Bereich Stärke von 50mm Mögliche Schwäche
Portraits / Menschen ruhige, natürliche Bildwirkung weniger Umgebung als 35mm
Alltag / Reportage klarer Fokus, selektiver Ausschnitt kann in engen Situationen zu knapp werden
Low Light oft lichtstark und sehr alltagstauglich nicht jede Szene lässt sich mit Abstand lösen
Reise gut für ruhige Motive und Details weniger flexibel in kleinen Räumen
Bildwirkung natürlich, ruhig, konzentriert manchmal zu eng, wenn du mehr Szene willst

50mm oder 35mm: Wann 50mm klarer passt

Wenn du Bilder ruhiger aufbauen, Menschen stärker betonen und Hintergründe leichter beruhigen willst, ist 50mm oft die klarere Wahl. Vor allem für Portraits, Details, Low Light und selektivere Alltagsszenen spielt 50mm seine Stärke sehr konstant aus. 35mm wird meist dann besser, wenn du mehr Umgebung, mehr Offenheit oder mehr Beweglichkeit im Bild brauchst. Welche Rolle zusätzlich 85mm, 105mm und 135mm spielen, erkläre ich im Ratgeber zur passenden Brennweite für Portraits. Wenn du nach dieser Brennweitenentscheidung konkrete Modelle suchst, findest du sie unter Objektiv für Portraitfotografie.

Hier geht es ganz konkret um 50mm selbst: was die Brennweite gut kann, wo sie trägt und warum viele genau dabei bleiben. Wenn du die offenere Gegenrichtung separat vertiefen willst, findest du hier die Einsatzgebiete eines 35mm-Objektivs.
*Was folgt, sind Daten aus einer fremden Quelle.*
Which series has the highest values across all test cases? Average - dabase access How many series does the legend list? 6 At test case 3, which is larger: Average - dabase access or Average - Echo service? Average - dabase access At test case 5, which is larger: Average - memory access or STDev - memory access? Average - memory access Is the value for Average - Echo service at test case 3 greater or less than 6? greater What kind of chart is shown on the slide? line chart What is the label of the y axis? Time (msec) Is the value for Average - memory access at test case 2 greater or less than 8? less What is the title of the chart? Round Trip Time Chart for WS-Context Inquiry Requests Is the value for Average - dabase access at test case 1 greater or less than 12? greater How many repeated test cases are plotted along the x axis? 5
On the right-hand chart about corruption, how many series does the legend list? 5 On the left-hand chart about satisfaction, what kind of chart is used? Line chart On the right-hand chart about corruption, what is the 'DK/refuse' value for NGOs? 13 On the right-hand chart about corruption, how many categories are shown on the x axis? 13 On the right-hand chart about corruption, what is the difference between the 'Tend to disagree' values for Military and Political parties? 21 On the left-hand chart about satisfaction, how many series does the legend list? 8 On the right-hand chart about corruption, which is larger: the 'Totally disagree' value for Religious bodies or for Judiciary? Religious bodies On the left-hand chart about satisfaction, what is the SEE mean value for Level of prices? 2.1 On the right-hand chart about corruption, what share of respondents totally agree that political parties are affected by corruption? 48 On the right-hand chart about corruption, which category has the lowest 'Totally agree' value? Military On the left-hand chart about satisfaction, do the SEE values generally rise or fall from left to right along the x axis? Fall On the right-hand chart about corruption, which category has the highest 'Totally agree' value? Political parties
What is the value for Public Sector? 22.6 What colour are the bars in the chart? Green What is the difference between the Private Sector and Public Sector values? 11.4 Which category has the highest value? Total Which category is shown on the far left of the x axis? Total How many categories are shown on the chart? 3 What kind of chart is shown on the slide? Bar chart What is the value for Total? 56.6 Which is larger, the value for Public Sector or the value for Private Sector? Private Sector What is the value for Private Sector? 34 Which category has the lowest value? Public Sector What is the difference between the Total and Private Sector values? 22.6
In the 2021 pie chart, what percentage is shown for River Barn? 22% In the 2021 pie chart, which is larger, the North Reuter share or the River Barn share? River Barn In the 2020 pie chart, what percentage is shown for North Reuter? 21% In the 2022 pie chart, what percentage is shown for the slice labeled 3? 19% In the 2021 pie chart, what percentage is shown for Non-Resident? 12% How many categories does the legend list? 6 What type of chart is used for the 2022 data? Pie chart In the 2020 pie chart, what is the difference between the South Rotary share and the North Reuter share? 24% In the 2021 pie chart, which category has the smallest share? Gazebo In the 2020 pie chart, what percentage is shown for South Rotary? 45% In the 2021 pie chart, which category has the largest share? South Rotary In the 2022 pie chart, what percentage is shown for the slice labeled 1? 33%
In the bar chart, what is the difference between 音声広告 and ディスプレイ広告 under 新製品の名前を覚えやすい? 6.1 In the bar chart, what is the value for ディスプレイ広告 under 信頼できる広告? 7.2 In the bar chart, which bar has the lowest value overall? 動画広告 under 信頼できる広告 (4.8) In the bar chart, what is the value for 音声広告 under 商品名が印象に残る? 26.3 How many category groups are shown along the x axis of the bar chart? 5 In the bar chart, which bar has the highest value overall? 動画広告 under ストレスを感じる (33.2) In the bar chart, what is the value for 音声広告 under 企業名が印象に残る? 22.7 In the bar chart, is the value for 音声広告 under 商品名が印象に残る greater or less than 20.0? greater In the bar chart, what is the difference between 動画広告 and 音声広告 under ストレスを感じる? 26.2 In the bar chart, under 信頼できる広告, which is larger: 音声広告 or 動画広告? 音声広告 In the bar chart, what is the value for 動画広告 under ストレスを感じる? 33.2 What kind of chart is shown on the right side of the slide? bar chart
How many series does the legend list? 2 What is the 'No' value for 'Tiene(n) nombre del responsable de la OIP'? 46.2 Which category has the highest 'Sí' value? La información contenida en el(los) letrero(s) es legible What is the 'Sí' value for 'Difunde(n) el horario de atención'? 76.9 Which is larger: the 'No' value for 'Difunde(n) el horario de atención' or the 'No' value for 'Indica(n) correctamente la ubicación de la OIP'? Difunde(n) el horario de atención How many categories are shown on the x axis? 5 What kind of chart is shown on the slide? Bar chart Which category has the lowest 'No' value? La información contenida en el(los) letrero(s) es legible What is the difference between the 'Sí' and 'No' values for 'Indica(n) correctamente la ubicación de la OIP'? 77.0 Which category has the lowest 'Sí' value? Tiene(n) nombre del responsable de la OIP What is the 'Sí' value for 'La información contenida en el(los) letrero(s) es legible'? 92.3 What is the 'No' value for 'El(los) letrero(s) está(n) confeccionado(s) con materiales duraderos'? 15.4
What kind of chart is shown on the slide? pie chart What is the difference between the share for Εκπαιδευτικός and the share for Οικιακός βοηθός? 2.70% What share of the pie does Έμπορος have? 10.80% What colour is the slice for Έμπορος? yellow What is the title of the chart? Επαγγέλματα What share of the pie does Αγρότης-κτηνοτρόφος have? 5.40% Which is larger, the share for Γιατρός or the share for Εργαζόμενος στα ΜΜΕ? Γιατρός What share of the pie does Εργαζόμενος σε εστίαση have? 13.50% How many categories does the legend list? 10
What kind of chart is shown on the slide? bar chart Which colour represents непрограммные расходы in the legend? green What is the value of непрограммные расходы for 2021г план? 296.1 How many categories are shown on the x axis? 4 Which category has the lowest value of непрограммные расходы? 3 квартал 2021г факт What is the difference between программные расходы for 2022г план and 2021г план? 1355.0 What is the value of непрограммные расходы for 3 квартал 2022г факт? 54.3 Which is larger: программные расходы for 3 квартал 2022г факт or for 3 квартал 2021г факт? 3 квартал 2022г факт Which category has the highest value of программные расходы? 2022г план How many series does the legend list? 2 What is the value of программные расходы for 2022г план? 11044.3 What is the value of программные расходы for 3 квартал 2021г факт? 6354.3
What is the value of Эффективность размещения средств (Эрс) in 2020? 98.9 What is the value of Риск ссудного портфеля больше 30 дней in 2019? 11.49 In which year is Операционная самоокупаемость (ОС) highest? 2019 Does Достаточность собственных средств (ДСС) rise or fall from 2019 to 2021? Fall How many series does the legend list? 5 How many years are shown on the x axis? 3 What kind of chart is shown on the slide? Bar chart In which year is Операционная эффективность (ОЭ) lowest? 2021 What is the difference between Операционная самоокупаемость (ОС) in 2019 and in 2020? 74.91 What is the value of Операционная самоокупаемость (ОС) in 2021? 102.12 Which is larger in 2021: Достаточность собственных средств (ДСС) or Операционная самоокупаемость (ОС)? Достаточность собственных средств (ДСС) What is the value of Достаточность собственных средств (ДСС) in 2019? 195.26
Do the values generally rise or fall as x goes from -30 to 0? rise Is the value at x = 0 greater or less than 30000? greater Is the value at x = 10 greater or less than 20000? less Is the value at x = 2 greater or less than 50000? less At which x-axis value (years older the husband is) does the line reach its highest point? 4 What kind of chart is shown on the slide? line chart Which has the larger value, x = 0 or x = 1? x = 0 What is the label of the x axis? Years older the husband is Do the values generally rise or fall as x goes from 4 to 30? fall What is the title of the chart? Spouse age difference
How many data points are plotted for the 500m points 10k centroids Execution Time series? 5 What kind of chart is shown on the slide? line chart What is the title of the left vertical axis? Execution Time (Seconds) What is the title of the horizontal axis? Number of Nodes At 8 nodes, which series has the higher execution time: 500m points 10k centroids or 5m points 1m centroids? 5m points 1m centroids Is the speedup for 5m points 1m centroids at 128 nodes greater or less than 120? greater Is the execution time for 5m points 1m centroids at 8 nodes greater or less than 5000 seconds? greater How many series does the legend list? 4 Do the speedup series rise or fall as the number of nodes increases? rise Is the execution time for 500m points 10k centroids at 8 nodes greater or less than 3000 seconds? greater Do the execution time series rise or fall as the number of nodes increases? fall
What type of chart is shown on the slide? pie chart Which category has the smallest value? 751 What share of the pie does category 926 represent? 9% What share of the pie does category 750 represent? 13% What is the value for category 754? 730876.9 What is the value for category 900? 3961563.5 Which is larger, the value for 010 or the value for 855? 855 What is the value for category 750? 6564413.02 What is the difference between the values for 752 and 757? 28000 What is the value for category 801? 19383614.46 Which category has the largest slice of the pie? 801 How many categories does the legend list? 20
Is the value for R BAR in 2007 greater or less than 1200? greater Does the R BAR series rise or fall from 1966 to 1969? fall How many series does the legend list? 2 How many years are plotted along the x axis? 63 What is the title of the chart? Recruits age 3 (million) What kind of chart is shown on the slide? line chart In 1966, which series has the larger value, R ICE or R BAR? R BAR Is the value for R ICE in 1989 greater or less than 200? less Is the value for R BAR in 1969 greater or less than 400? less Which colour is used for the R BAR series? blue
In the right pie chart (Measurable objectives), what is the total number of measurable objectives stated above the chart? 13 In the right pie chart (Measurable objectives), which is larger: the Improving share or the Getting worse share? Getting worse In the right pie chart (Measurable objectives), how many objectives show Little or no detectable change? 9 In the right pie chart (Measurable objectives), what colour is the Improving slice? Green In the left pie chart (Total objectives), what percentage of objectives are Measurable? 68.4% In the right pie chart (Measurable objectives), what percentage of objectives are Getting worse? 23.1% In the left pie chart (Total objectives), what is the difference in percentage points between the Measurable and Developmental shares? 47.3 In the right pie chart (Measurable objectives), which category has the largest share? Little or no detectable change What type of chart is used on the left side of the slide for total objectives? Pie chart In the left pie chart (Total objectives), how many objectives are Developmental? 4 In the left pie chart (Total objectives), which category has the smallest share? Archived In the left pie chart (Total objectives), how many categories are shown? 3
Den direkten Vergleich findest du hier: 35mm oder 50mm Objektiv.

Meine praktische Sicht als Fotograf

Ich mag an 50mm, dass die Brennweite Bilder sehr schnell beruhigt. Sie wirkt oft erwachsener als 35mm, ohne gleich hart oder distanziert zu werden. Gerade bei Menschen, stilleren Momenten und Lichtsituationen mit mehr Atmosphäre ist das enorm viel wert.

In meiner eigenen fotografischen Praxis ist 50mm für mich nicht die Lösung für alles, aber sehr oft die für Ruhe, Klarheit und Konzentration. Genau deshalb hat die Brennweite so einen guten Ruf: nicht, weil sie alles spektakulär löst, sondern weil sie sehr oft genau das Wesentliche übrig lässt.

Mit 50mm wird eine Landschaft stärker ausgewählt und auf einzelne Formen oder Ebenen konzentriert. Den Vergleich mit weiteren Bildwinkeln findest du in meinem Ratgeber zur Brennweite für Landschaftsfotografie.

Häufige Fragen zu 50mm Objektiven

Wofür eignen sich 50-mm-Objektive am besten?

Vor allem für Portraits, Menschen, ruhige Alltagsszenen, Reportage mit etwas Abstand, Low Light und Motive, bei denen eine natürlichere, konzentriertere Bildwirkung gefragt ist.

Was fotografiert man mit 50 mm?

Sehr oft Portraits, Ganzkörperaufnahmen, Details, Paare, stille Alltagsszenen, Reportage-Ausschnitte, Street mit etwas Distanz und Motive bei wenig Licht.

Warum ist 50mm so beliebt?

Weil 50mm oft natürlich, ruhig und glaubwürdig wirkt. Die Brennweite gibt Bildern schnell Ordnung, ohne stark teleartig zu werden, und viele 50er sind zudem lichtstark und relativ kompakt.

Ist 50mm auf APS-C sinnvoll?

Ja, aber anders als auf Vollformat. Auf APS-C wirkt 50mm deutlich enger und ist oft stärker für Portraits, Menschen und selektive Motive als für maximale Vielseitigkeit.

Was ist besser, 35mm oder 50mm?

50mm ist meist ruhiger und konzentrierter, 35mm offener und flexibler. Welche Brennweite besser passt, hängt davon ab, ob du mehr Fokus oder mehr Szene im Bild willst.

Fazit: 50mm ist oft die Brennweite für Ruhe, Klarheit und Konzentration

Ein 50mm Objektiv ist stark, wenn du Motive klarer, ruhiger und mit etwas mehr Trennung fotografieren willst. Es passt besonders gut zu Portraits, Menschen, Details, Low Light, selektiver Reportage und Situationen, in denen nicht die halbe Umgebung mitspielen muss. Für kleine Räume, offene Reiseszenen oder maximalen Kontext gibt es flexiblere Alternativen. Aber genau deshalb bleibt 50mm für viele so lange relevant: Es ist oft die Brennweite, die Bildern Ordnung gibt.